Il ne se voit conduire qu’une vigoureuse politique d’égalité, en réhabilitant La Mosson (même si l’Agence nationale de rénovation urbaine relève en fait de moyens nationaux, lui est-il rappelé). Et Michaël Delafosse embraye sur le ton qui lui est coutumier, d’atmosphère extrêmement sombre et inquiétante, évoquant « des réseaux très puissants, qui constituent aujourd’hui l’un des plus grands dangers pour la cohésion de la société ». Il parle de narcotrafic. Mais aussi de « séparatisme à bas bruit » (juste après avoir évoqué ses rapports de très bonne qualité avec l’enseignement privé catholique, pourtant entorse à la laïcité et foyer actif de séparatisme culturel et social).
« Je ne cèderai pas. Je ne lâcherai pas » martèle-t-il, comme s’il fallait se rassurer en se rangeant derrière l’homme providentiel, parlant gravement de « courage », devant des questions « très dures ». Sa mise en scène se fait mystérieuse et troublante, quand il mentionne son refus de recourir personnellement à une protection personnelle rapprochée, qui aurait convenu après certaines de ses déclarations médiatiques si appréciées par la presse de droite dure et d’extrême-droite (il mentionne l’article de l’Opinion, sur le complot islamo-gauchiste qui le viserait).
Et de brandir le bip qu’il tient à portée de main en cours de séance, qui permettrait une entrée en liaison directe avec la police en cas de nécessité.
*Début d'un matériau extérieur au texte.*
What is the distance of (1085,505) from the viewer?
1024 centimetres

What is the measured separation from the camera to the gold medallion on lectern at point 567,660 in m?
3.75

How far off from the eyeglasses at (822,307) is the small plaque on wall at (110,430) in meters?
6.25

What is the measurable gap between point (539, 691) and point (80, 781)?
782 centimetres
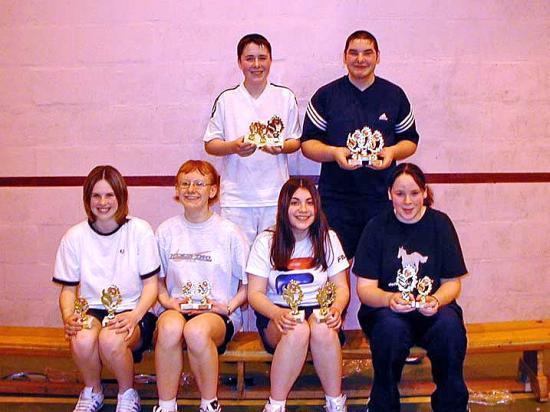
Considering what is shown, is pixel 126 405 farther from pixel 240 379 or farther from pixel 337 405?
pixel 337 405

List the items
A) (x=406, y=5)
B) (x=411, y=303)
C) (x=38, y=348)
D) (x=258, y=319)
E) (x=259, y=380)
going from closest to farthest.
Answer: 1. (x=411, y=303)
2. (x=258, y=319)
3. (x=38, y=348)
4. (x=259, y=380)
5. (x=406, y=5)

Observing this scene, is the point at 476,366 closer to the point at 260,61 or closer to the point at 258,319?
the point at 258,319

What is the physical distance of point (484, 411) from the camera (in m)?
3.53

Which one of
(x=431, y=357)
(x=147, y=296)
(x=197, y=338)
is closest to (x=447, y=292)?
(x=431, y=357)

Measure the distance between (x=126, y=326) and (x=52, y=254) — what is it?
1747 mm

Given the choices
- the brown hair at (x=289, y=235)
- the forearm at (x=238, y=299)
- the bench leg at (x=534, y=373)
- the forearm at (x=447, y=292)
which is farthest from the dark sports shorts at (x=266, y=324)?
the bench leg at (x=534, y=373)

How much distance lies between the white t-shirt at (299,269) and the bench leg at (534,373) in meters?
1.27

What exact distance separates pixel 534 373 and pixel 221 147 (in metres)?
2.21

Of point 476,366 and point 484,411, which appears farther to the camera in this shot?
point 476,366

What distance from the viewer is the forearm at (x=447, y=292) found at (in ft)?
10.8

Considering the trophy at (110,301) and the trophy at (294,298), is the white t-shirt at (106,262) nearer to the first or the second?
the trophy at (110,301)

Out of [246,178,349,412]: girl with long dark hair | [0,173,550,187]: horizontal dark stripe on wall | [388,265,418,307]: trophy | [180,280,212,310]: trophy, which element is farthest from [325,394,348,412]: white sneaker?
[0,173,550,187]: horizontal dark stripe on wall

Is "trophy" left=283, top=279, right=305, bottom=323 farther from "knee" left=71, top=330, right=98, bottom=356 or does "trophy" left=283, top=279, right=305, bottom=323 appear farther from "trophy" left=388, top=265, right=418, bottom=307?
"knee" left=71, top=330, right=98, bottom=356

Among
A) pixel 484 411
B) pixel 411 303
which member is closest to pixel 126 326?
pixel 411 303
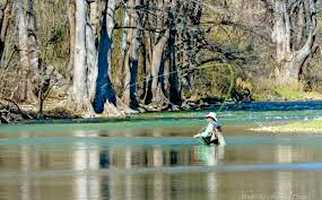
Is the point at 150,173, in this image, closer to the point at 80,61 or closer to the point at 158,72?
the point at 80,61

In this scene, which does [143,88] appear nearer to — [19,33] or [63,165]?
[19,33]

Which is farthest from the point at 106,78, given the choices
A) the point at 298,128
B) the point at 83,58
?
the point at 298,128

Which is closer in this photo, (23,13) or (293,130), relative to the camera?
(293,130)

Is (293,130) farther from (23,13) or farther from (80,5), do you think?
(23,13)

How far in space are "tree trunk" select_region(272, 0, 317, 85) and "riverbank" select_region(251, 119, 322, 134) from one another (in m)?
45.8

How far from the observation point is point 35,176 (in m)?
25.5

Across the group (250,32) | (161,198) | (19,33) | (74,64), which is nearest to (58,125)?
(74,64)

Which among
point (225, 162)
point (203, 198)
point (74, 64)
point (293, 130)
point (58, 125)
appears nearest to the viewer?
point (203, 198)

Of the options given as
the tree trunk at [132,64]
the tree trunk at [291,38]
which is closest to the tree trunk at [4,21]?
the tree trunk at [132,64]

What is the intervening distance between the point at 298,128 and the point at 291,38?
183ft

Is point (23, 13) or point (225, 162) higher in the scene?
point (23, 13)

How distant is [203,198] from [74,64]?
125 feet

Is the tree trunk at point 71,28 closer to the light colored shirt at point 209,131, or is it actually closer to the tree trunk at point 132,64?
the tree trunk at point 132,64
Cet étrange scénario a les accents de “Peur sur la ville”, complètement à rebours de son autre discours qui voudrait faire des Montpélliérains les heureux habitants d’une « ville apaisée ».
Le restant du conseil s’était d’ailleurs fait ronronnant. On y avait constaté d’un peu de détente financière (baisse des taux d’intérêt, réduction de la facture énergétique, modération de Bayrou dans sa pression sur les collectivités). L’opposition saurélo-macronienne continue de nous voir à deux doigts de la barre fatidique des cent pour cent d’endettement. On y avait pris connaissance de rapports flatteurs, forcément flatteurs, mais soporifiques, forcements soporifiques, à coups de “pactes ville désirable”, stratégies de “médiation écologique” et autres “label résilience”. Montpellier y apparaît à tout coup en bon élève de l’égalité hommes-femmes ou de la protection du climat.
Pour ce dernier, la Ville aligne ses investissements sur les transports en commun, sa végétalisation, quand Verts et MUPES crient au martyre des résidents des Quatre boulevards, au non-sens de la création d’une autoroute urbaine (le Com) et l’installation de deux incinérateurs d’ordures en pleine ville. Sur l’égalité de genre, Alenka Doulain oppose à « la parité des rémunérations parmi les dix plus hauts postes de la hiérarchie municipale » à la réalité des conditions des « femmes ATSEM ou agents d’entretien », au point que la ville ne parvient plus à recruter pour ces postes.
Une bonne nouvelle sur une question proche : le nouveau congé maladie accordé aux employées, pour endométriose (manifestation douloureuse de la menstruation). A noter que des décisions analogues de la part d’autres collectivités en France, ont été cassées par des tribunaux administratifs après recours des préfets, pour inégalité de traitement. On guettera l’attitude de François-Xavier Lauch, assurément l’un des préfets les plus à droite qu’ait jamais connu l’Hérault, à qui Michaël Delafosse ne cesse par ailleurs de rendre hommage sur les questions sécuritaires – et autres dérives idéologiques caractéristiques de l’extrême-droitisation de la période.